(Problem):
Could you rewrite the data from the line containing "How large is" through the end of the data, both ends included, as a numbered list with the blank lines left out?

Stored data
>>>
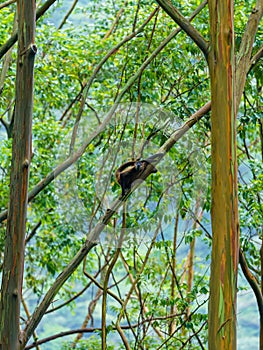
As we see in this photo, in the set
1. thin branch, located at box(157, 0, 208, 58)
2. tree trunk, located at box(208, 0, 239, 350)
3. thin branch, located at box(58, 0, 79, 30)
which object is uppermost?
thin branch, located at box(58, 0, 79, 30)

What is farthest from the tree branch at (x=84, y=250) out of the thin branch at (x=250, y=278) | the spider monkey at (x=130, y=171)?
the thin branch at (x=250, y=278)

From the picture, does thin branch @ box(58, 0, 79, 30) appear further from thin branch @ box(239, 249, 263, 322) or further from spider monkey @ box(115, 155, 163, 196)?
spider monkey @ box(115, 155, 163, 196)

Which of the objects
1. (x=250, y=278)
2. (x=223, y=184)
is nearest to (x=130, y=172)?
(x=223, y=184)

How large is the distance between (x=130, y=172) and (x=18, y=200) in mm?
295

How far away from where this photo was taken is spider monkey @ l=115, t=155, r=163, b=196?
1.83 metres

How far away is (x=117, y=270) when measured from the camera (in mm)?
4402

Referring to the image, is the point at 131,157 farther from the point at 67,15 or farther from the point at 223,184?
the point at 67,15

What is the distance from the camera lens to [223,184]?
63.3 inches

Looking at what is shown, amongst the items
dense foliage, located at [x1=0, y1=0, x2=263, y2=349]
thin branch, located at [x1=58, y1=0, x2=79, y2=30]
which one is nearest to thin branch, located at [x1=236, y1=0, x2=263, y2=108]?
dense foliage, located at [x1=0, y1=0, x2=263, y2=349]

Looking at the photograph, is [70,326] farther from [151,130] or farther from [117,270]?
[151,130]

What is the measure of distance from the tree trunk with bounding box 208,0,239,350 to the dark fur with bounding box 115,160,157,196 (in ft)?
0.86

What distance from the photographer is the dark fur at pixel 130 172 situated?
1.83 metres

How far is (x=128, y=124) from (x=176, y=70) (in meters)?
0.90

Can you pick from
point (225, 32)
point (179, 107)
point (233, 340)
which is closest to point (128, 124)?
<<<
(Response to this task):
1. How large is the distance between (x=130, y=172) and (x=18, y=200) in mm?
2. 295
3. How far away from where this photo was taken is spider monkey @ l=115, t=155, r=163, b=196?
4. 1.83 metres
5. How far away is (x=117, y=270) when measured from the camera (in mm)?
6. 4402
7. Referring to the image, is the point at 131,157 farther from the point at 67,15 or farther from the point at 223,184?
8. the point at 67,15
9. What is the distance from the camera lens to [223,184]?
10. 63.3 inches
11. Looking at what is shown, amongst the items
12. dense foliage, located at [x1=0, y1=0, x2=263, y2=349]
13. thin branch, located at [x1=58, y1=0, x2=79, y2=30]
14. which one is nearest to thin branch, located at [x1=236, y1=0, x2=263, y2=108]?
15. dense foliage, located at [x1=0, y1=0, x2=263, y2=349]
16. Looking at the photograph, is [70,326] farther from [151,130] or farther from [117,270]?
17. [151,130]
18. What is the measure of distance from the tree trunk with bounding box 208,0,239,350 to the dark fur with bounding box 115,160,157,196 (in ft)?
19. 0.86
20. What distance from the photographer is the dark fur at pixel 130 172 situated?
21. 1.83 metres
22. How far is (x=128, y=124) from (x=176, y=70) (in meters)?
23. 0.90
24. Can you pick from
25. point (225, 32)
26. point (179, 107)
27. point (233, 340)
28. which is closest to point (128, 124)?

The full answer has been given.